作業中,突然資料として「God of War」を手渡されて「ステージのグラフィックスはこんな感じで」と言われたり(笑)。さすがにプロジェクトの規模が違いすぎるので,同じクオリティとまでは行きませんが,目指す気持ちはそこに持っておけと。
4Gamer:
言われたほうは困りますね(笑)。
駒澤氏:
目指す山は高いほどいいですから(笑)。
星野氏:
ゲームの特性上,描き込みすぎても弾が見づらくなったりするので,そのあたりを探りつつでしたが,これまで作られてきたシューティングタイトルのどれよりもいいと言われるところを目指しました。
4Gamer:
グラフィックスのリッチさは,昨今のシューティングゲームの中でも頭ひとつ抜けていると感じます。
駒澤氏:
決してクオリティ至上主義ではないのですが,グラフィックスも“先が見たい”という意識に訴える大事な要素だと思うんです。昔は,多重スクロールであったり,自機の映り込みであったりと,見た目の驚きを演出しようと各メーカーが競うように作り込んでいましたが,最近はその流れも途絶えていたように見えますし。
4Gamer:
ビジュアルだけでなく,サウンドもベイシスケイプさんが担当するなど,力が入っている印象です。
駒澤氏:
これも“先が見たい”という点からですね。昔はゲーム音楽のサントラって人気がありましたけど,改めてそこを意識してみようと。曲単体で聴いても「これ何のゲームの曲?」と,興味を持ってもらえるような音楽ということで,シューティングゲームに理解があり,世界観を踏まえた上で,十分に聴きごたえのあるものを作れる方,という絞り込みをしていったら,ベイシスケイプさんにたどり着きました。

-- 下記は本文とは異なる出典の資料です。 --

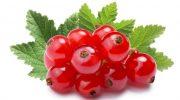 Frenk üzümü: Kırışıklıkları azaltmaya yardımcı olur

シューティングゲームの新たな起点を作るため,入れるべきものをすべて詰め込んだ
4Gamer:
この辺で,羞恥ブレイクについてもう少し詳しく聞かせてください。概要を説明したときのスタッフの反応はどうだったのでしょうか。
星野氏:
男性スタッフが多いせいか「素晴らしい!」と,満場一致で(笑)。開発の早い段階で実際に動作するデモを作ってみてたのですが,そこでの反応を見て「これはイケるな」と確信を持ちました。
あとはバランス調整や出現条件の設定など,ゲームとしてどう必然性を持たせるかという部分に気を配ったり。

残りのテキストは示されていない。